4.2. Strengths and Limitations
Our systematic review includes the largest sample of patients with UAVM treated by UAE to date with 95 studies (published from 2000 to 2021) involving 371 patients spread over all continents. Yoon et al. [
10] published a systematic review on this topic that included 40 studies (published from 2003 to 2013) with 54 patients. In our work, 62% of the included studies were published after 2013, which reflects the growing use and interest in this treatment in the literature and the need to update the data given the striking increase in articles in the literature. The greater number of patients in our review has allowed us to carry out a temporal and geographical analysis of the success rate of UAE, which has not been carried out in the literature to date. In the previous review, Yoon et al. performed a unilateral/bilateral analysis of embolization and embolic agents used and concluded that the published data is very heterogeneous (in terms of numerous combinations and options in embolic agent utilized, UAVM size, and clinical symptoms) and there were no significant differences in the necessity for repeat embolization. Nowadays, no controlled studies have been performed to evaluate the effectiveness of a unilateral versus bilateral treatment approach or comparing the efficacy of each embolic agent or combination of agents.

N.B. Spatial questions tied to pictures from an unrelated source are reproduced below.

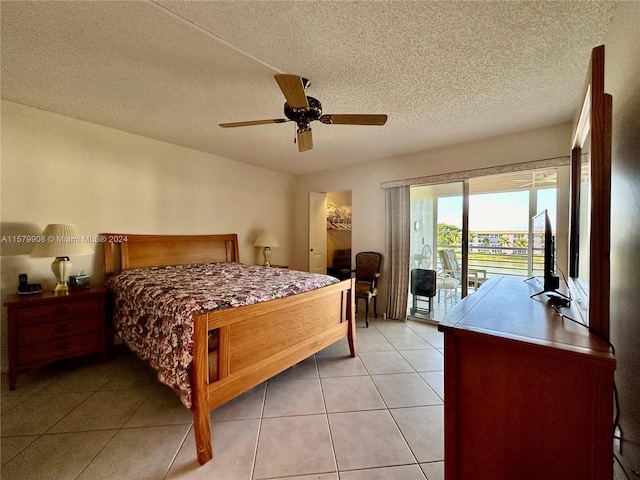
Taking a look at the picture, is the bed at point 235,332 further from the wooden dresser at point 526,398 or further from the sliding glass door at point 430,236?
the sliding glass door at point 430,236

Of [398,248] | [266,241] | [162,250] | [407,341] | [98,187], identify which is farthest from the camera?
[266,241]

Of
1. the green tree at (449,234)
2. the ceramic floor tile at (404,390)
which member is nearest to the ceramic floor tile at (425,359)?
the ceramic floor tile at (404,390)

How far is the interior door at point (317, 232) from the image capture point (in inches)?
187

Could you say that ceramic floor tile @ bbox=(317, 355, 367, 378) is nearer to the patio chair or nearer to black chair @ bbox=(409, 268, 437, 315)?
black chair @ bbox=(409, 268, 437, 315)

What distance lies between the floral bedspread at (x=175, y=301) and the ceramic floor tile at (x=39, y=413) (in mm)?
489

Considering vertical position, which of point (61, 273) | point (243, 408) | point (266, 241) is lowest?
point (243, 408)

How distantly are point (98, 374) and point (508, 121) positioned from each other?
4.74m

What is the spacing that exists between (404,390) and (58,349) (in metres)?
3.05

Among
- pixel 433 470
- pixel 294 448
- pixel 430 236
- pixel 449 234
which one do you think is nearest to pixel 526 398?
pixel 433 470

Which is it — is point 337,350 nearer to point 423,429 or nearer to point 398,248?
point 423,429

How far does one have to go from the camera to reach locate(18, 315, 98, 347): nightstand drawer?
2032 millimetres

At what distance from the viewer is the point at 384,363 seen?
2.48m

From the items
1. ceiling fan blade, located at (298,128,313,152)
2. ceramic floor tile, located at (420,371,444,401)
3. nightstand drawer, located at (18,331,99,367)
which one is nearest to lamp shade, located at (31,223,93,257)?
nightstand drawer, located at (18,331,99,367)

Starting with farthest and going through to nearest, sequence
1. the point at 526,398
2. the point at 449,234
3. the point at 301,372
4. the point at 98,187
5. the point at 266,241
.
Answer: the point at 266,241 → the point at 449,234 → the point at 98,187 → the point at 301,372 → the point at 526,398
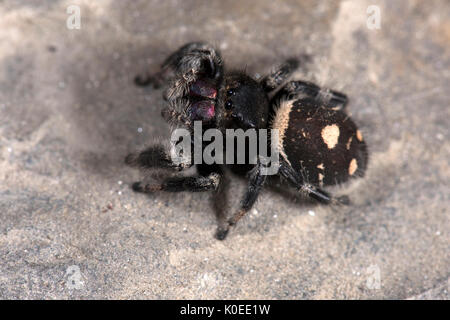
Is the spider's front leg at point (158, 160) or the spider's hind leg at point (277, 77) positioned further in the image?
the spider's hind leg at point (277, 77)

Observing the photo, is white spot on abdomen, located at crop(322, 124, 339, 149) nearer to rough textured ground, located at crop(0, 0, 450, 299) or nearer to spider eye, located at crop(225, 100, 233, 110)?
rough textured ground, located at crop(0, 0, 450, 299)

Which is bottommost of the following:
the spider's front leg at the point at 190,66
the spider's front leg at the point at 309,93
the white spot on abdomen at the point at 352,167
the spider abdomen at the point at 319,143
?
the white spot on abdomen at the point at 352,167

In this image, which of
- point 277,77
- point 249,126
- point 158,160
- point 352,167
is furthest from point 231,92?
point 352,167

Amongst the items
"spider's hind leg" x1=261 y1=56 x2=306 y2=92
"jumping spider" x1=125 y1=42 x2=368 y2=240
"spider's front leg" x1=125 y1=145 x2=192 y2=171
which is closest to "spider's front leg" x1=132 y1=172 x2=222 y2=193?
"jumping spider" x1=125 y1=42 x2=368 y2=240

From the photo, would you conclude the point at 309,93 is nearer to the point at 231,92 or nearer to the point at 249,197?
the point at 231,92

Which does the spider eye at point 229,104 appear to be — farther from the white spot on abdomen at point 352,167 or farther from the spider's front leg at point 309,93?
the white spot on abdomen at point 352,167

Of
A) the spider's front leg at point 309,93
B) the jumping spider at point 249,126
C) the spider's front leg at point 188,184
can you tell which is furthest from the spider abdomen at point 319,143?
the spider's front leg at point 188,184
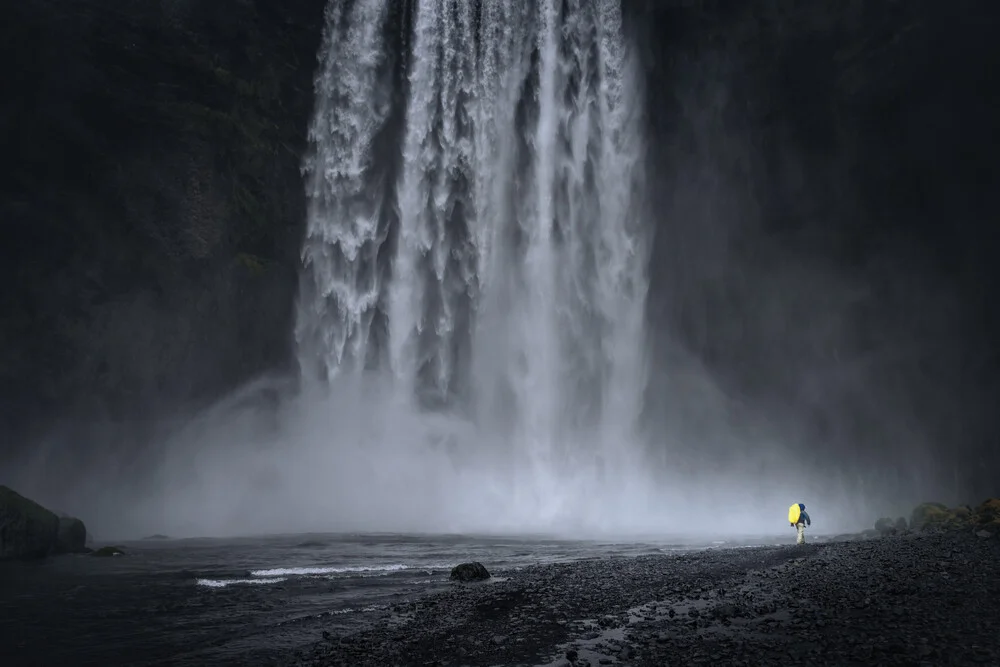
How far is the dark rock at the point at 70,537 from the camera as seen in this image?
19.7m

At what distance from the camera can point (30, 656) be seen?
8445mm

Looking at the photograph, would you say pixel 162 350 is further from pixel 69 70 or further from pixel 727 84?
pixel 727 84

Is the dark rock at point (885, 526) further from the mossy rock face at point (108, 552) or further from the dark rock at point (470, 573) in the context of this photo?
the mossy rock face at point (108, 552)

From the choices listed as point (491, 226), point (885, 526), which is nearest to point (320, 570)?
point (885, 526)

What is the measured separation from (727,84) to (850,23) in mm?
5465

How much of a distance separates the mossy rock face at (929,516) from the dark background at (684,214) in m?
4.46

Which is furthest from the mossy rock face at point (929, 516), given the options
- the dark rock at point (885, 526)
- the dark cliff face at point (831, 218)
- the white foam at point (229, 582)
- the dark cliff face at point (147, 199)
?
the dark cliff face at point (147, 199)

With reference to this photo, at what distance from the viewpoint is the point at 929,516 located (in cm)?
2119

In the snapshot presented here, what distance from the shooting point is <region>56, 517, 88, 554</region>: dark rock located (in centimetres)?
1970

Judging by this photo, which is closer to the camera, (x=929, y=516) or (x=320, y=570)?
(x=320, y=570)

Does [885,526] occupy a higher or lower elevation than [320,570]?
higher

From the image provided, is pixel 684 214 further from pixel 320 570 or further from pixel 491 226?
pixel 320 570

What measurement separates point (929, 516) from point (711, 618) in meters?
16.2

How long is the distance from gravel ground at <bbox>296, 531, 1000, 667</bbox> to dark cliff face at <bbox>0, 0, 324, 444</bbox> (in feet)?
75.4
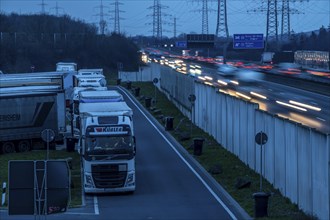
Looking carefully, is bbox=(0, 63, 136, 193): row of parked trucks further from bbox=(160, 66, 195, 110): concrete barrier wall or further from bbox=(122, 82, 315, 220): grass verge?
bbox=(160, 66, 195, 110): concrete barrier wall

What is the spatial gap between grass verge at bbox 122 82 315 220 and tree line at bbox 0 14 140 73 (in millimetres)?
61614

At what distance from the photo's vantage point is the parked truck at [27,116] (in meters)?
35.5

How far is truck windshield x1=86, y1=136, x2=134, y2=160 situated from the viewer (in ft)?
75.9

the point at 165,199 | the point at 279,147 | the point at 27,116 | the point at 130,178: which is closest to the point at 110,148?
the point at 130,178

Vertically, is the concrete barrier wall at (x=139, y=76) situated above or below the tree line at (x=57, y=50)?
below

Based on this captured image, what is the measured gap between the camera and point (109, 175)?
23328 mm

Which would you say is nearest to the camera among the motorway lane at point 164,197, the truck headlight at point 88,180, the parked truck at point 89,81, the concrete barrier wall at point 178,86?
the motorway lane at point 164,197

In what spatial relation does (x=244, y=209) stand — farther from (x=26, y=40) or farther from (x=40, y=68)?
(x=26, y=40)

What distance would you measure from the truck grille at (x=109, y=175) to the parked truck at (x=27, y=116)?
41.7 feet

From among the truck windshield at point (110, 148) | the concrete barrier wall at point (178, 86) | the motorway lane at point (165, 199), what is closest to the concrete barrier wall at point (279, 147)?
the motorway lane at point (165, 199)

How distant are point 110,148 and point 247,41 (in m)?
49.4

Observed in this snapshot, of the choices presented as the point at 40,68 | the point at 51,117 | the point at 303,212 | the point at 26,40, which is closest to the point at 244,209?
the point at 303,212

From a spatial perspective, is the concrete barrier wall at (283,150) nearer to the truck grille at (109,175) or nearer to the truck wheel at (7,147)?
the truck grille at (109,175)

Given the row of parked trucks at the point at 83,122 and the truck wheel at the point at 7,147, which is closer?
the row of parked trucks at the point at 83,122
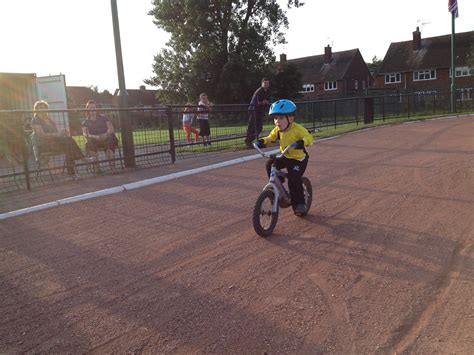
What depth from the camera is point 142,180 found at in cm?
896

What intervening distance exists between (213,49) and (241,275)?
42.7 meters

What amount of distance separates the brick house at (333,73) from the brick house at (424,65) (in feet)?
14.1

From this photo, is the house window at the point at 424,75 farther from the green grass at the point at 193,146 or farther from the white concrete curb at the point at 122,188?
the white concrete curb at the point at 122,188

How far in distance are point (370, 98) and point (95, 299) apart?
20165 mm

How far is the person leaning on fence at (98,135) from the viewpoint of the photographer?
34.1 feet

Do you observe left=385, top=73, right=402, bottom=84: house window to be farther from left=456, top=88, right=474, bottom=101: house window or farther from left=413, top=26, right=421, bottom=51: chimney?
left=456, top=88, right=474, bottom=101: house window

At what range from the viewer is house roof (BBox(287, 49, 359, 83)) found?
221ft

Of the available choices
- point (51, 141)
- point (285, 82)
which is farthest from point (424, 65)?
point (51, 141)

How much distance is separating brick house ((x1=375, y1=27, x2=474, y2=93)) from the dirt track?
5516cm

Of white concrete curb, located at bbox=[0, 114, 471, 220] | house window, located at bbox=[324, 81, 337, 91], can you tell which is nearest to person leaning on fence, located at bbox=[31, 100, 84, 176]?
white concrete curb, located at bbox=[0, 114, 471, 220]

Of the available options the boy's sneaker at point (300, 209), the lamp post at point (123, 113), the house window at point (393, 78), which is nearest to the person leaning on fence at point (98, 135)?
the lamp post at point (123, 113)

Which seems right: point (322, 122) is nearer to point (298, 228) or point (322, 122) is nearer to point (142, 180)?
point (142, 180)

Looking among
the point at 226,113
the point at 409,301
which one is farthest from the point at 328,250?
the point at 226,113

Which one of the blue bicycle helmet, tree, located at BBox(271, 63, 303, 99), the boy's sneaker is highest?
tree, located at BBox(271, 63, 303, 99)
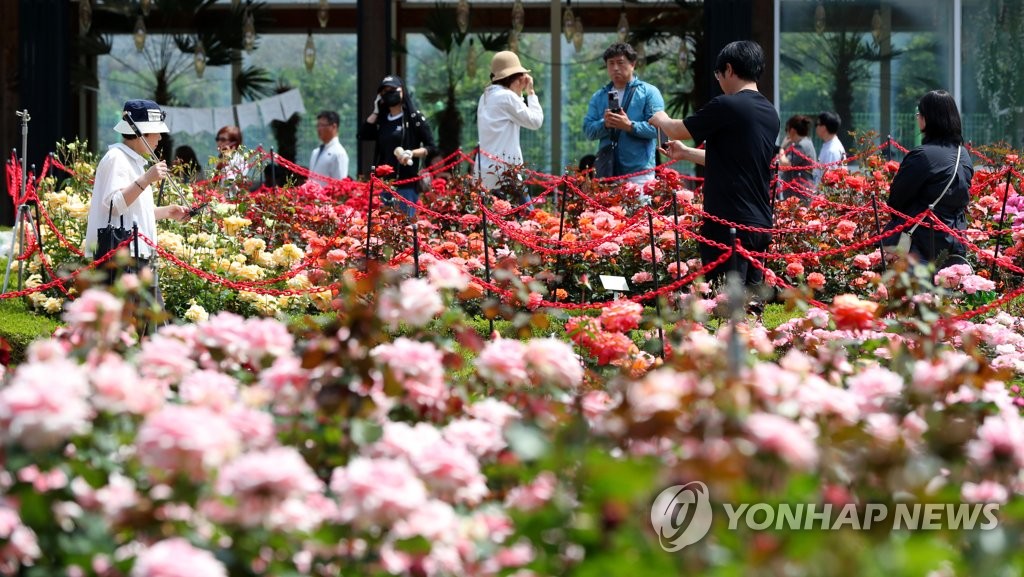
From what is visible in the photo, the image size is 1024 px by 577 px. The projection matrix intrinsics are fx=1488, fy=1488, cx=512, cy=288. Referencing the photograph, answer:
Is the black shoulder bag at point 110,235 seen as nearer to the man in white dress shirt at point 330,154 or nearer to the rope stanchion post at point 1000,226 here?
the rope stanchion post at point 1000,226

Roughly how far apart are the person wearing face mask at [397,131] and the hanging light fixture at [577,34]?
16.3ft

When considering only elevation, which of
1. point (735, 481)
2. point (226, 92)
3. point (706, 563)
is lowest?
point (706, 563)

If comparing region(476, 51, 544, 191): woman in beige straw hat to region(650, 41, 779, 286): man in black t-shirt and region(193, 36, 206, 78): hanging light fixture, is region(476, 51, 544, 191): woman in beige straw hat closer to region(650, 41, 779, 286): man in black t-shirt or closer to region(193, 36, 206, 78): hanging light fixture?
region(650, 41, 779, 286): man in black t-shirt

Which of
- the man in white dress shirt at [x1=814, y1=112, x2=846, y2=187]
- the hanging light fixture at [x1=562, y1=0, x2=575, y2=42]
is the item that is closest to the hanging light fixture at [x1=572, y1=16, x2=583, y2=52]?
the hanging light fixture at [x1=562, y1=0, x2=575, y2=42]

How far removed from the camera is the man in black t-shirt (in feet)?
22.0

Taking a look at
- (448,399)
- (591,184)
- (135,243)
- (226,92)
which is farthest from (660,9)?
(448,399)

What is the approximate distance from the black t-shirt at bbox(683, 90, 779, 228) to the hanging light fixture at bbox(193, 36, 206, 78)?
9.54m

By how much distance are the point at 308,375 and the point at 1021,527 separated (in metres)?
1.30

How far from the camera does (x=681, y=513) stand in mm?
2473

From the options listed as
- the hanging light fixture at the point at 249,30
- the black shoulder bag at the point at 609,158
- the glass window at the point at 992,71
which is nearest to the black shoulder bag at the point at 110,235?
the black shoulder bag at the point at 609,158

Given the rarity of UAVM, most of the studies identified were retrospective case report and case series studies of a few patients with mostly positive outcomes. Publication bias is very likely because small studies with negative results are often not published. The data included in the articles is very heterogeneous in terms of clinical scenario, embolic agent used, and unilateral or bilateral approach, making it impossible to carry out comparison studies to evaluate the effectiveness of different treatment approaches. In addition, the case series provide global data that prevent a detailed study of the cases. Although more evidence is needed on this topic with studies of higher methodological quality, the rarity of UAVM leaves study options limited, and reports such as ours are likely to be the highest available evidence from which to draw guidance for clinical decision making.